Apesar de o problema ser do domínio público há vários anos, com denúncias formais e processos judiciais em curso, ficámos estupefactos ao tomar conhecimento da real dimensão do problema. Cerca de 20.000 imigrantes no Alentejo. Muitos ilegais, instalados em alojamentos sem quaisquer condições sanitárias e de habitabilidade, superlotados, a ganhar uma miséria que mal dá para se alimentarem quanto mais para uma vida condigna. A propagação do vírus não podia ter melhor terreno. Como se isso não bastasse, estão subjugados a redes de tráfico de pessoas que os exploram desde a saída dos seus países. obram-lhes comissões chorudas, de vários milhares de euros, para os trazer desde a suas terra, com promessas de trabalho e recompensa sérios e depois ficam sujeitos a uma exploração da qual não se conseguem ver livres. Onde é que eu já vi este filme? Já alguém esqueceu o caso das discotecas de Bragança do início do sec. XXI? Basta passar na Avenida Sá Carneiro e olhar para o Monte de S. Bartolomeu e vem tudo à memória. A principal diferença era que em Bragança as vítimas eram sobretudo mulheres, jovens e bonitas, obrigadas e prostituir-se, por uma rede organizada de exploradores das casas noturnas. Agora, as vítimas são jovens adultos homens, com origem asiática., de todo o Alentejo. Ficam sujeitos a empresas de trabalho temporário formadas pelas redes de traficantes e angariadores, naturais de países de leste, que também já foram explorados. São obrigados a trabalhar nas explorações agrícolas, estufas de Odemira, nos extensos olivais, amendoais e vinhas de todo o Alentejo, conforme as necessidades e época do ano.
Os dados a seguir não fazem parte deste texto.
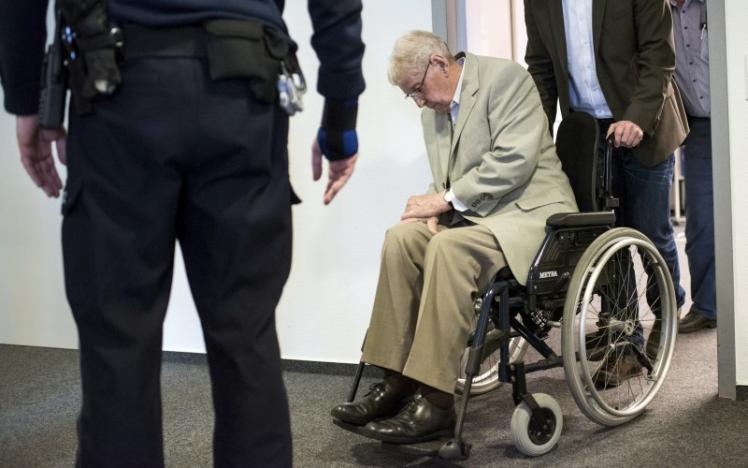 Defendant Reinhold Hanning, a 94-year-old former guard at Auschwitz death camp, is pushed in a wheelchair after a break in his trial in Detmold, Germany, in this file picture taken February 18, 2016. REUTERS/Bernd Thissen/Pool/Files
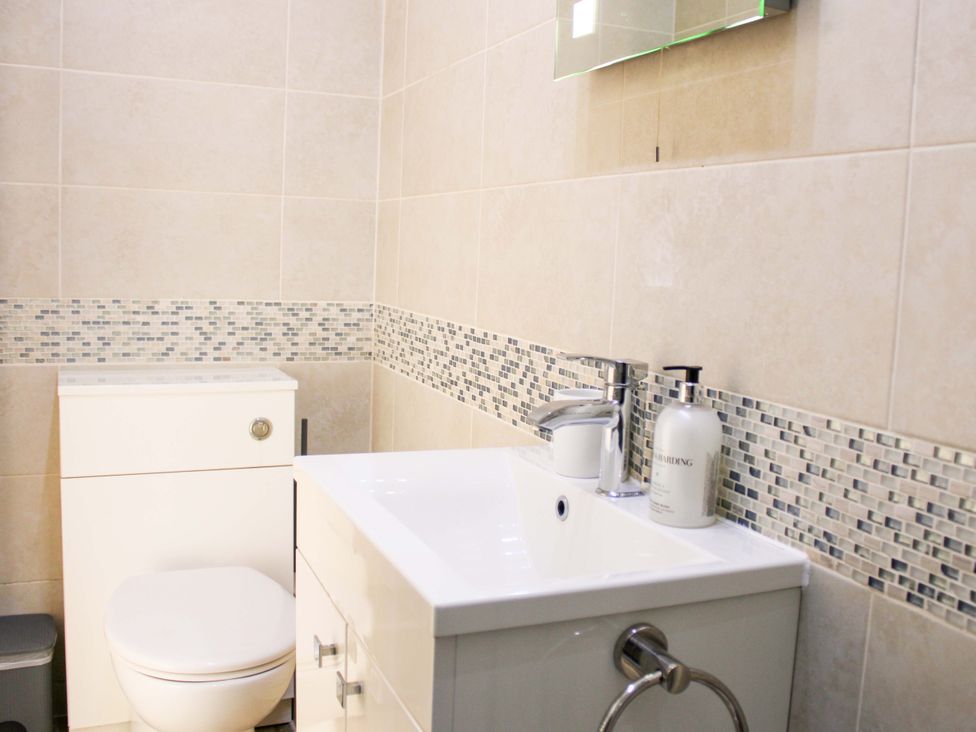 A bathroom with a sink and toilet at 2 The Elms Salcombe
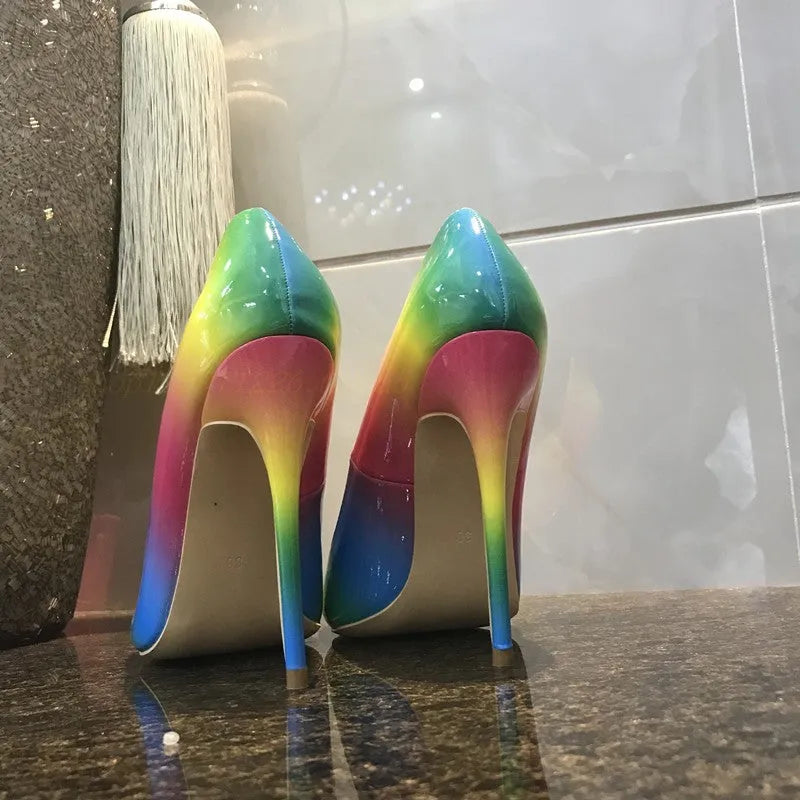 Rainbow glossy patent leather women's ultra-high heel shoe with pointed toe and thin heel.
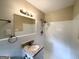 Bathroom featuring a granite countertop vanity, shower, and white tiling at 668 Fielding Sw Ln, Atlanta, GA 30311
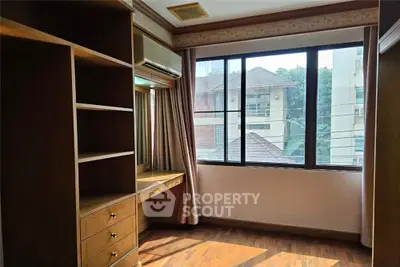Spacious bedroom with large window and built-in wooden shelves in urban apartment
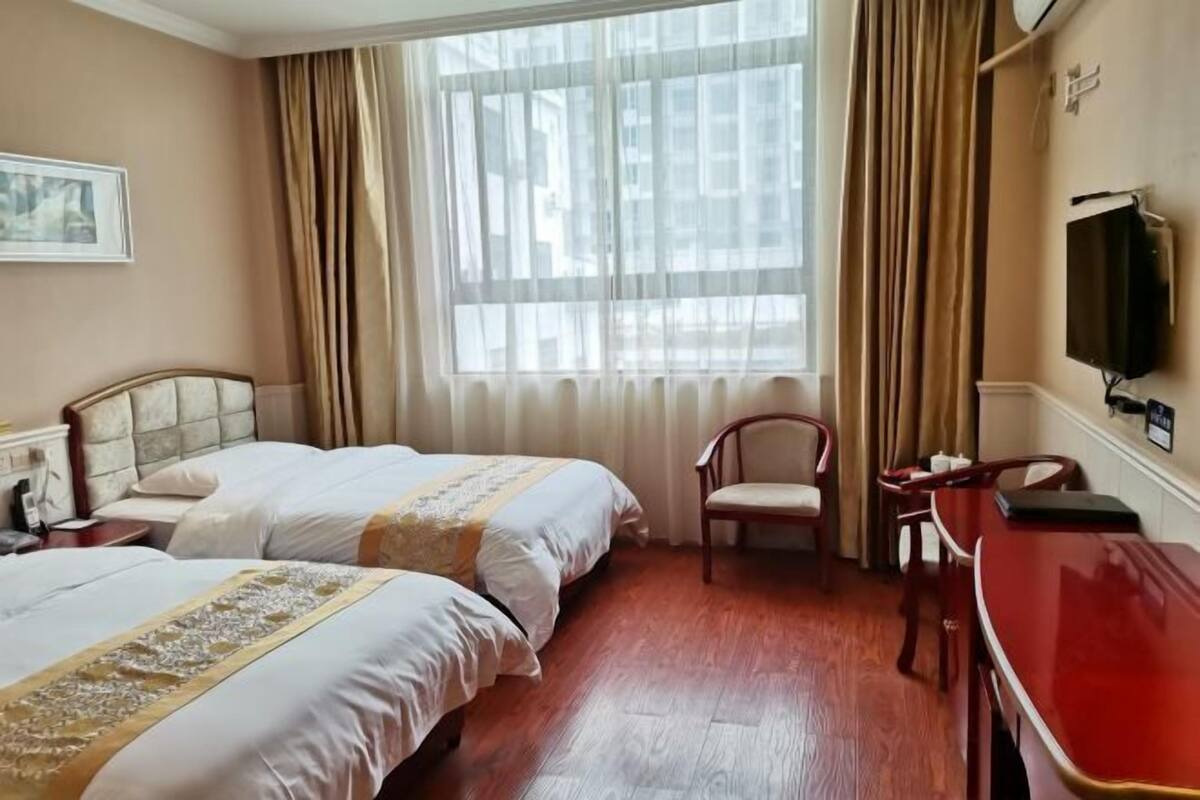 Une chambre d’hôtel avec deux lits, un bureau, une chaise, une télévision et une grande fenêtre avec des rideaux.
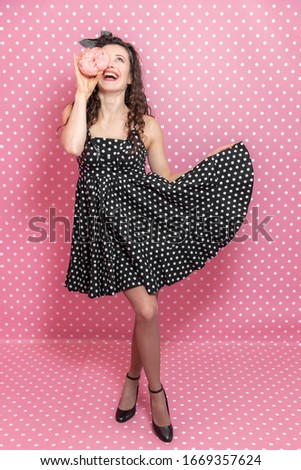 Smiling girl is posing in beautiful dotted dress and hiding one eye behind a tasty pink doughnut.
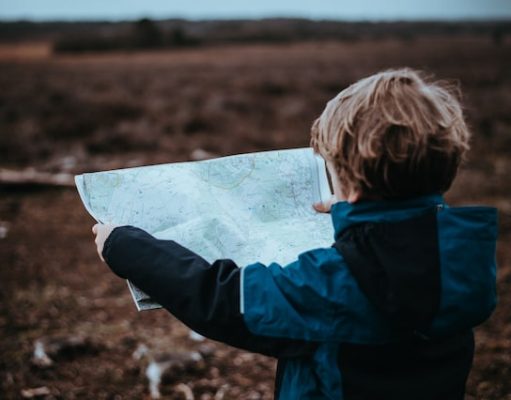 Traveling with Toddlers: Tips to Make Your Trip Go Smoothly child looking at a map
O SEF, que é ainda a polícia de estrangeiros com responsabilidades de viabilizar uma política correta de migração e garantir a sua eficaz execução, informou a imprensa ter em curso 32 inquéritos criminais, instaurados nos últimos anos, não tem sido eficaz na sua missão de investigar o crime de auxílio à imigração ilegal e de mão de obra ilegal, apresentar à justiça os seus autores com provas bastantes para condenações. Já a Polícia Judiciária, como corpo superior de polícia criminal, dotado de particular especialização técnica e científica, com competência exclusiva na investigação do crime TSH, tem sido inoperante mas diz estar muito atenta a este tema específico. Isso não chega. A eficácia da investigação exige mais ação.

É claro que a execução de uma correta política de migração, com total respeito dos seus direitos, não é um problema de polícia mas do Estado, cujas instituições têm que trabalhar em rede de inteligência colaborativa para uma política social de acolhimento e integração mais humana.